0

I am an amateur, working on parallelizing FFT operation/execution of multiple files together. I have, say, 1000 files each having real data of different sizes i.e. if one file has some 22000 values, other file can have 15000 values, the next one can have 19000 values and so on.

Any idea on how this can be achieved? If your answer is through BATCH, please explain how?

Developer by Blood
  • 155
  • 1
  • 3
  • 11

1 Answers1

1

There are two standard solutions to your problem:

Streams: cuFFT supports CUDA streams via the cufftSetStream function. The pattern you would want to use is to assosciate each FFT with a separate stream.
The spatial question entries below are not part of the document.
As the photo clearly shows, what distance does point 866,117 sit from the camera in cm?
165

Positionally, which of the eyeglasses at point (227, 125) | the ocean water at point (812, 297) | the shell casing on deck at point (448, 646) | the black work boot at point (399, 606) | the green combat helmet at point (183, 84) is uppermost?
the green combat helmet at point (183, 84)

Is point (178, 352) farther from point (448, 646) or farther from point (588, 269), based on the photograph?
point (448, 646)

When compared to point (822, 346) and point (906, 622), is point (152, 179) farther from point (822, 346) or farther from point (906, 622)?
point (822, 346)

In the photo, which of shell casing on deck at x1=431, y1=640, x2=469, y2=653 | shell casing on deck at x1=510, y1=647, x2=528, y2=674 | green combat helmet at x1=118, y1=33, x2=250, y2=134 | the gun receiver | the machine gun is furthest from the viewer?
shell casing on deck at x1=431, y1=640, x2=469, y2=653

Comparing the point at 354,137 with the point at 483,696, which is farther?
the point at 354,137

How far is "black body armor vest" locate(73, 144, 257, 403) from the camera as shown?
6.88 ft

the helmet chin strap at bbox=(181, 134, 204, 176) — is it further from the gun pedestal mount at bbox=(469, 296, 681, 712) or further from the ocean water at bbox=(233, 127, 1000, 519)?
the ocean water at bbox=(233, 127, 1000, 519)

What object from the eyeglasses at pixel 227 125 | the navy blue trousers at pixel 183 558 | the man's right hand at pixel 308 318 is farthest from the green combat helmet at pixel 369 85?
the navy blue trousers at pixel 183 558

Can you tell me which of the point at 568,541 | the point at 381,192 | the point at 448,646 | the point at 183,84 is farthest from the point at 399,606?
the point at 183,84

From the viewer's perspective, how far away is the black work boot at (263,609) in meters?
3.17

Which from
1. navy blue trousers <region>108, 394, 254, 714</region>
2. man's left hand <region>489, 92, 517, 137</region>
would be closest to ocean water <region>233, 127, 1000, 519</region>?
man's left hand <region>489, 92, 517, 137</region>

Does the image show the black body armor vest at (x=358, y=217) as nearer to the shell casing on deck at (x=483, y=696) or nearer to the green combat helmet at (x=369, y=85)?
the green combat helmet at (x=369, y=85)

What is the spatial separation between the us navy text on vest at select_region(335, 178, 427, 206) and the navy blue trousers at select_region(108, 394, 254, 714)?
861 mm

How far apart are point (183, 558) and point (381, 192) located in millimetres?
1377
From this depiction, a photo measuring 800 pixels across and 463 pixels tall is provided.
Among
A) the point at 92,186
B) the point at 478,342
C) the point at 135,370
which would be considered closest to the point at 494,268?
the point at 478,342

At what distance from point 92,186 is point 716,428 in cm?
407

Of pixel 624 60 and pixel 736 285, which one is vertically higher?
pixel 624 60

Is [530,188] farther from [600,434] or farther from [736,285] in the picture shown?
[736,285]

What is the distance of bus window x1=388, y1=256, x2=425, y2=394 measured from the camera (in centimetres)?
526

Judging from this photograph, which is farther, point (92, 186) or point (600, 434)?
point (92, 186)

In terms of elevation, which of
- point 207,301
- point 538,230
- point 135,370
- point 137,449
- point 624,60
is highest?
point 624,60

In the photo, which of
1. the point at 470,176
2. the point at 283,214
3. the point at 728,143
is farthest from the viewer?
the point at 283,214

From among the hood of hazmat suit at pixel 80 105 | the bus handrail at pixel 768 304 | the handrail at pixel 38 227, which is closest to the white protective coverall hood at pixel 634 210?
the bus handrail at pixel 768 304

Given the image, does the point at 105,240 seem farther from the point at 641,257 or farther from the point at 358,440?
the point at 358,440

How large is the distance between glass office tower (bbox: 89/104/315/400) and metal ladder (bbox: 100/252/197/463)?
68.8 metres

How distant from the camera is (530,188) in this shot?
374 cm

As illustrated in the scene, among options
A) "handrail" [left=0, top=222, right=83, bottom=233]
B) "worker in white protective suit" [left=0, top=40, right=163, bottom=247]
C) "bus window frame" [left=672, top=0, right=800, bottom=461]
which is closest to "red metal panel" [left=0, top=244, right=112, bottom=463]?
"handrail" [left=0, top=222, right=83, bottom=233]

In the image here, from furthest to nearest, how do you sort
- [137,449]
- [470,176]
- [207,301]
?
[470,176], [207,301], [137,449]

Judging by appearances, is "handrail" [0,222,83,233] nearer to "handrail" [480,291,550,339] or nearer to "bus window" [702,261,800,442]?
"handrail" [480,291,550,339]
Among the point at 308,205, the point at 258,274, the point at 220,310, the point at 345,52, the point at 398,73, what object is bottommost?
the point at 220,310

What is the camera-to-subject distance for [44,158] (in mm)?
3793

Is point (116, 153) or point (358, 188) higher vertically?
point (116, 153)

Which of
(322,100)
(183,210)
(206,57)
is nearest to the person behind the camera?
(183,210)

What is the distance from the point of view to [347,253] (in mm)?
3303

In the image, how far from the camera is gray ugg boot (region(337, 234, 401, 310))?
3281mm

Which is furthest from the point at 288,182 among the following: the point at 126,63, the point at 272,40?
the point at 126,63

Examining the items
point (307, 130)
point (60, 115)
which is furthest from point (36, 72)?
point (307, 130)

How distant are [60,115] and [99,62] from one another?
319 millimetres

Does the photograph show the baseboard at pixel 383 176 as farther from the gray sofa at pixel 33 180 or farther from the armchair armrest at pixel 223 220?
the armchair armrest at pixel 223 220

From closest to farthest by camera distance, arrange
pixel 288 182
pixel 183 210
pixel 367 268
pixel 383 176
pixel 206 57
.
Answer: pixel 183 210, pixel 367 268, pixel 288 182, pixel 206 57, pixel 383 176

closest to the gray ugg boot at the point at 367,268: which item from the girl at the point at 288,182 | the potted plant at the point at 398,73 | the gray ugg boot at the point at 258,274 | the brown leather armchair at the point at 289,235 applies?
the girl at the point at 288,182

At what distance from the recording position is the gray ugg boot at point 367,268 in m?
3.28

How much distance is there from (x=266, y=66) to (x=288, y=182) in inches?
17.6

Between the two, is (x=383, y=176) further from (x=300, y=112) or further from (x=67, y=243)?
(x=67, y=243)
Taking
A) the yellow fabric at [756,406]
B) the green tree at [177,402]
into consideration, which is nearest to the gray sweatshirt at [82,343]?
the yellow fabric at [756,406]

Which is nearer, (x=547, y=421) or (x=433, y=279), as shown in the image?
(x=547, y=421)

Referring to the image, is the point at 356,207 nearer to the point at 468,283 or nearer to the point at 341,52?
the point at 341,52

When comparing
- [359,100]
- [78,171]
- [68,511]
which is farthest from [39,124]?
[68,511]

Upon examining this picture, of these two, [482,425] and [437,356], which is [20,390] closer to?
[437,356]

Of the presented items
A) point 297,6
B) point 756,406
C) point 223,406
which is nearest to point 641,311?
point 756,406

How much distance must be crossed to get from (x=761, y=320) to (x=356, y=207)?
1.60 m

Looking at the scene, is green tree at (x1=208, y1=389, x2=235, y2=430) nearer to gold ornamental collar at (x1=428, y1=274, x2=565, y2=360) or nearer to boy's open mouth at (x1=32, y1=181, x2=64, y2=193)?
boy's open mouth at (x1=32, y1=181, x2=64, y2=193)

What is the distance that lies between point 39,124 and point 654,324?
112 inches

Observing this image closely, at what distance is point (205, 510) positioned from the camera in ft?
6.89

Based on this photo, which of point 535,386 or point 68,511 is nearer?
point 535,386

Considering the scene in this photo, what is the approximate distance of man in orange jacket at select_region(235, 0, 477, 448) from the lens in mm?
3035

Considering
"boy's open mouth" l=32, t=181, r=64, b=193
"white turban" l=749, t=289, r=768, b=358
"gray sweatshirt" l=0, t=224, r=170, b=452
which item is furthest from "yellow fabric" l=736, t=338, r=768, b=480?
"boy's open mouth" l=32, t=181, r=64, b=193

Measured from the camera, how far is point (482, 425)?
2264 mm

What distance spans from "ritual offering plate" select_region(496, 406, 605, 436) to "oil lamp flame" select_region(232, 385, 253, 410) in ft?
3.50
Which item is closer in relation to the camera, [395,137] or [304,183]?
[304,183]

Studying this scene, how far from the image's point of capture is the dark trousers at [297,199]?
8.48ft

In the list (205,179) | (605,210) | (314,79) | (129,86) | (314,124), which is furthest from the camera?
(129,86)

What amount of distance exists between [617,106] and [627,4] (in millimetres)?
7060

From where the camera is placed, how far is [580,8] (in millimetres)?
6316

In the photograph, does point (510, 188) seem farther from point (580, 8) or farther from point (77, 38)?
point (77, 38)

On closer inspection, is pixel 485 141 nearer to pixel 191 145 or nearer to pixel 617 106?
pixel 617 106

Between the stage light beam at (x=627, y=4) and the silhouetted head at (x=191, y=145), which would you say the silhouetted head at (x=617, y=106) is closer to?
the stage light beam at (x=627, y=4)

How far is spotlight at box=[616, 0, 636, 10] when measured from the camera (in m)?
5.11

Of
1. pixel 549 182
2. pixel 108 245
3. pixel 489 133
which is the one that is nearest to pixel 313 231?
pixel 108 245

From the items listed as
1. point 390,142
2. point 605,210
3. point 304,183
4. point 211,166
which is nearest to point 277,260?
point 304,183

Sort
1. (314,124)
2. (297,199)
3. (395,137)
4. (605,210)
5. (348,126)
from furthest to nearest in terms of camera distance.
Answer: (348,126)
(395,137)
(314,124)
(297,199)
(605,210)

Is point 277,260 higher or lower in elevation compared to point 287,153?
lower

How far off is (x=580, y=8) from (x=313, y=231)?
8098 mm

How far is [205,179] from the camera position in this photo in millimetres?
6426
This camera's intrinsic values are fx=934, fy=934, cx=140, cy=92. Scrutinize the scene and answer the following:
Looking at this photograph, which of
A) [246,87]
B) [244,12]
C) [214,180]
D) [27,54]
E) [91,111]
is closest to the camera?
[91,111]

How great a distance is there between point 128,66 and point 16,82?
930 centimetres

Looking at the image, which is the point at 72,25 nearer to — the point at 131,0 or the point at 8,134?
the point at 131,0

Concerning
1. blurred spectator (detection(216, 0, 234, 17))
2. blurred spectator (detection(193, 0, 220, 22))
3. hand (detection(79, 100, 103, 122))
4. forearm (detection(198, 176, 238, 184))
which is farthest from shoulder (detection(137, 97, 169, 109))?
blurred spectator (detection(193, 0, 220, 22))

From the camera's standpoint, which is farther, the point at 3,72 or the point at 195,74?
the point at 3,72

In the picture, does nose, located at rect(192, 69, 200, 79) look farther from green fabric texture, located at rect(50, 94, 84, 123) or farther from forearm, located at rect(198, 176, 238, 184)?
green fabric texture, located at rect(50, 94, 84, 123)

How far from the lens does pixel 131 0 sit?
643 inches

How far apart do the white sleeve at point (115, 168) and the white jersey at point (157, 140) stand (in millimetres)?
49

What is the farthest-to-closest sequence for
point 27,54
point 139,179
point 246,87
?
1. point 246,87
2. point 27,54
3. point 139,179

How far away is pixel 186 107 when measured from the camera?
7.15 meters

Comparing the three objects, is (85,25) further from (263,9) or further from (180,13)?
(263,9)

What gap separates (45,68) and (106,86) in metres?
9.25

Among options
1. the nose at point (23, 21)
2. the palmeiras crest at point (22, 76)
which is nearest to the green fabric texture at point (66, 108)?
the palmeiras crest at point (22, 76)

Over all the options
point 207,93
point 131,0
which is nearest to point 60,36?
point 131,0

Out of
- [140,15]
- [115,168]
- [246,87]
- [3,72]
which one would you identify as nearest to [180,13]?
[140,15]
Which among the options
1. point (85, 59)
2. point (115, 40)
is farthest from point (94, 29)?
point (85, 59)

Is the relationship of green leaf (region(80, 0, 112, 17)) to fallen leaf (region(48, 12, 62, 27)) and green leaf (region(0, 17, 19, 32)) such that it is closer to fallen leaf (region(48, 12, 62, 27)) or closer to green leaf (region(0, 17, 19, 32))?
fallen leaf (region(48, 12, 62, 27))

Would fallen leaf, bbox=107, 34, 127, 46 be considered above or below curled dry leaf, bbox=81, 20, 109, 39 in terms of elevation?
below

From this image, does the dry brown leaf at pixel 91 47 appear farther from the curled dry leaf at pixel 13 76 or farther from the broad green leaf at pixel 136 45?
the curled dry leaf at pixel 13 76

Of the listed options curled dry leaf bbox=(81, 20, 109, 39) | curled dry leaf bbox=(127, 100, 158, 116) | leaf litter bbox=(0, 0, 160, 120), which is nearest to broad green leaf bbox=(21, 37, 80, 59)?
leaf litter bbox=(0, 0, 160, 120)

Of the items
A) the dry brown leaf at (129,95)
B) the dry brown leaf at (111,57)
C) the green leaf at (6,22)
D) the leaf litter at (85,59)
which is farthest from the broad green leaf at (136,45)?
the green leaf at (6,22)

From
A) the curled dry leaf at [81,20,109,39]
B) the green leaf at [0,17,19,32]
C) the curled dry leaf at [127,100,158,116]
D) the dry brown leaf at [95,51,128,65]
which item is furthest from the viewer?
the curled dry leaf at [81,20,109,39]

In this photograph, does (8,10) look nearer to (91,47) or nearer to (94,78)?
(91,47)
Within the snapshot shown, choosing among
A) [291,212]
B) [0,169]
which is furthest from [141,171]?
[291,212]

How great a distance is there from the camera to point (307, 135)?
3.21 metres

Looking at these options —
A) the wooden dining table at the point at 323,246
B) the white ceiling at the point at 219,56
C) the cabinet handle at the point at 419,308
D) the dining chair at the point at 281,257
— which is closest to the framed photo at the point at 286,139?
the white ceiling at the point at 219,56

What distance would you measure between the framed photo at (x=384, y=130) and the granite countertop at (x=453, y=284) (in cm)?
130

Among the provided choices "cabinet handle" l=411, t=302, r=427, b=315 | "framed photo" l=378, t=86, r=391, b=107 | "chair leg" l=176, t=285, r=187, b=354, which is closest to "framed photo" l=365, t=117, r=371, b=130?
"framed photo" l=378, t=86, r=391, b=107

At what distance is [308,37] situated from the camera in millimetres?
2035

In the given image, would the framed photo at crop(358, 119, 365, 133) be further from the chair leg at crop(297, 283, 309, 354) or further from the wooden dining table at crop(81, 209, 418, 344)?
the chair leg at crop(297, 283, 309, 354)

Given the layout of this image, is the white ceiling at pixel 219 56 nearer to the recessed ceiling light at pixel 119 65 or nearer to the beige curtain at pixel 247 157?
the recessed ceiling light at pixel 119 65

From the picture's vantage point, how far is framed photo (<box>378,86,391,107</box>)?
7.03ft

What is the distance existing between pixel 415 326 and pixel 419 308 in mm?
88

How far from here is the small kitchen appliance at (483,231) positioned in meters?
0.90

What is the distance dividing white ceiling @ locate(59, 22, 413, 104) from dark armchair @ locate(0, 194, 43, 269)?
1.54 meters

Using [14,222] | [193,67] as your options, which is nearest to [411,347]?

This may allow you to overlap processing of multiple FFTs. Furthermore, copies to and from the GPU can be overlapped with computation with minimal performance impact.

Batched: As you mention, batching is another solution. If all your FFTs are fairly similar size (as in your example) you should be able to pad smaller ones with data that won't alter/significantly alter the output, so as to make them all the same size. You can process them using a batched call.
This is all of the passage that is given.